• _EXCERPTED TEXT_:

[Start of section]

Celebrating the 55th anniversary of Japanese broadcast station TBS, GRAND TRIBE is a movie that casts Takuya in the role of the owner of an up and coming steel manufacturing company and also the son of a powerful and manipulative banker. A story about cut-throat business politics and the fragile ties that bind a rich family together, GRAND TRIBE will satisfy the evil cunning deceptive business(wo)man in all of us, while leaving the rest of you totally confused. But not confused enough apparently, as this series has been widely recognized as some of Takuya’s best and most refreshing work to date.
CHANGE - 2008
And last but not least, I want to introduce CHANGE, a drama that casts Takuya in an even maturer role as a politician destined to become the president of Japan. Being Takuya’s most recent work, CHANGE really shakes things up from his usual renegade attitude to a clean-cut clueless school teacher (Asakura Keita played by Takuya) turned even more clueless politician with a large heart.

[End of section]

• _WHAT IS BEING ASKED_: In the passage on Takuya's roles, which broadcast station's anniversary does GRAND TRIBE celebrate, and which anniversary is it? The entries after this point are separate material with no connection to the passage on Takuya's roles.

• _EXCERPTED DATA_:

[Start of section]

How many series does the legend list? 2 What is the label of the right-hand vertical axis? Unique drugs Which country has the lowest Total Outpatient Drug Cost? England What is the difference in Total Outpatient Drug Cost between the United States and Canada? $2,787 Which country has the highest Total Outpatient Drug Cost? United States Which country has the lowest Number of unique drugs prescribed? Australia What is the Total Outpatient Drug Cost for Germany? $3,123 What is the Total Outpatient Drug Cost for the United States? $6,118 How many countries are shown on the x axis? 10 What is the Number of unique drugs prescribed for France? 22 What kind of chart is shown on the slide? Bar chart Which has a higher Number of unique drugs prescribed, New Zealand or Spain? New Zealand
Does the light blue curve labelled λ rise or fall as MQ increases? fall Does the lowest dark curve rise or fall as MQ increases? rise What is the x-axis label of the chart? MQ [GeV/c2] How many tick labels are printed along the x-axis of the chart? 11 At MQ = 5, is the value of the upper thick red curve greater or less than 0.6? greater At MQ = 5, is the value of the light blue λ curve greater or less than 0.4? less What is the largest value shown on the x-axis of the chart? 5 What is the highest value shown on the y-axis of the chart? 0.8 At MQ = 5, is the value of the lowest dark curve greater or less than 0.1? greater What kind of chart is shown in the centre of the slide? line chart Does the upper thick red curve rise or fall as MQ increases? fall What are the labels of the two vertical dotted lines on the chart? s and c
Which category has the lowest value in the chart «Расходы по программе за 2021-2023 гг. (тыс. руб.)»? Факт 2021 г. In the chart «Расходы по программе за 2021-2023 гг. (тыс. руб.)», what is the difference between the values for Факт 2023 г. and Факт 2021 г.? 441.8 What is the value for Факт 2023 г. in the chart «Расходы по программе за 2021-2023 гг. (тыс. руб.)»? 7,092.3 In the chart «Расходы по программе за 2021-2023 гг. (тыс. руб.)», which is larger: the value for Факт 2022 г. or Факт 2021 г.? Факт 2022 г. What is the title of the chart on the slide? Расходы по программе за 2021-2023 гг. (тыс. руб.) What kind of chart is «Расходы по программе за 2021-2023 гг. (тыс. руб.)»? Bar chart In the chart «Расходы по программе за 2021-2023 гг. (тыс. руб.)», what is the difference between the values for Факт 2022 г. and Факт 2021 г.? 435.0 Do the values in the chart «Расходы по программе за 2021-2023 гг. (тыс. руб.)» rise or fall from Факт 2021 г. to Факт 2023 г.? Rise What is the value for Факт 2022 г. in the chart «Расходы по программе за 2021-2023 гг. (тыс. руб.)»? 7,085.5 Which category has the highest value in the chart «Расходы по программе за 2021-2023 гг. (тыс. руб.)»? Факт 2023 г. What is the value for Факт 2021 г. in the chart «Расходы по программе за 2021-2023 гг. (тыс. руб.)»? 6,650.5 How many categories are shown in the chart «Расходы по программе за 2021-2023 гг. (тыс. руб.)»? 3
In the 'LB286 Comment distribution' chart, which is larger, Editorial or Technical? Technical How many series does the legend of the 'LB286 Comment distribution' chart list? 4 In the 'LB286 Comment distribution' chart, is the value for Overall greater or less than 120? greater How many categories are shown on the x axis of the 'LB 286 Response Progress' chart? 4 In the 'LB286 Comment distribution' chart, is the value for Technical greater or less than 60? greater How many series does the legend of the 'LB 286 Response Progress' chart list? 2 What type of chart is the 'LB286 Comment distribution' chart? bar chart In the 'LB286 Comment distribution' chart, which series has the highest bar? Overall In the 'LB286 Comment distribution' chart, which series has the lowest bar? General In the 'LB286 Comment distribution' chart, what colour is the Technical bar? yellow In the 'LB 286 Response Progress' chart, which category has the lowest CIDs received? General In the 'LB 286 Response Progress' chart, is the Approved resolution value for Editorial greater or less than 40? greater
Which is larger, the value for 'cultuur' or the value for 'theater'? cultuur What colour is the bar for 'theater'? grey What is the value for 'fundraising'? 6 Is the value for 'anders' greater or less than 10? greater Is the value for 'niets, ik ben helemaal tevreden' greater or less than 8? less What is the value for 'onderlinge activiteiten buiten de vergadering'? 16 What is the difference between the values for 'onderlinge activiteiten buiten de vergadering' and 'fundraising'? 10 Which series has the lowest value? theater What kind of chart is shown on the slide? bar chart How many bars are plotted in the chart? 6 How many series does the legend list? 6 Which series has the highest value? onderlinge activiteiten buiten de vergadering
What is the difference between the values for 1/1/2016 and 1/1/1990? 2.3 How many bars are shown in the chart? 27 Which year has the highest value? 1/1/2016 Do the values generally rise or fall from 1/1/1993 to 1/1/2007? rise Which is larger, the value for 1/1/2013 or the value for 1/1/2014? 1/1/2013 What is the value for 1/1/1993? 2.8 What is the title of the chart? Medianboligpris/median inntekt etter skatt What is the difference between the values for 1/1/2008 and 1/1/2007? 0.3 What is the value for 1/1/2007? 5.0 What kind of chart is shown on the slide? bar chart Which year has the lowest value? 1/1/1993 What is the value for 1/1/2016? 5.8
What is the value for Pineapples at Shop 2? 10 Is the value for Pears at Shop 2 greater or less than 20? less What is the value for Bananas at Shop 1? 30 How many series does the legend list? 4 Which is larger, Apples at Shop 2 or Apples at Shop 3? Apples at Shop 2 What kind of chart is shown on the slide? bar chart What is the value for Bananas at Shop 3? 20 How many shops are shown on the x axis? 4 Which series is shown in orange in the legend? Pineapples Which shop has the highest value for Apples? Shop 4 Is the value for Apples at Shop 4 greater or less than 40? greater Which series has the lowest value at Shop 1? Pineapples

[End of section]

• _OUTPUT_: It celebrates the 55th anniversary of the Japanese broadcast station TBS.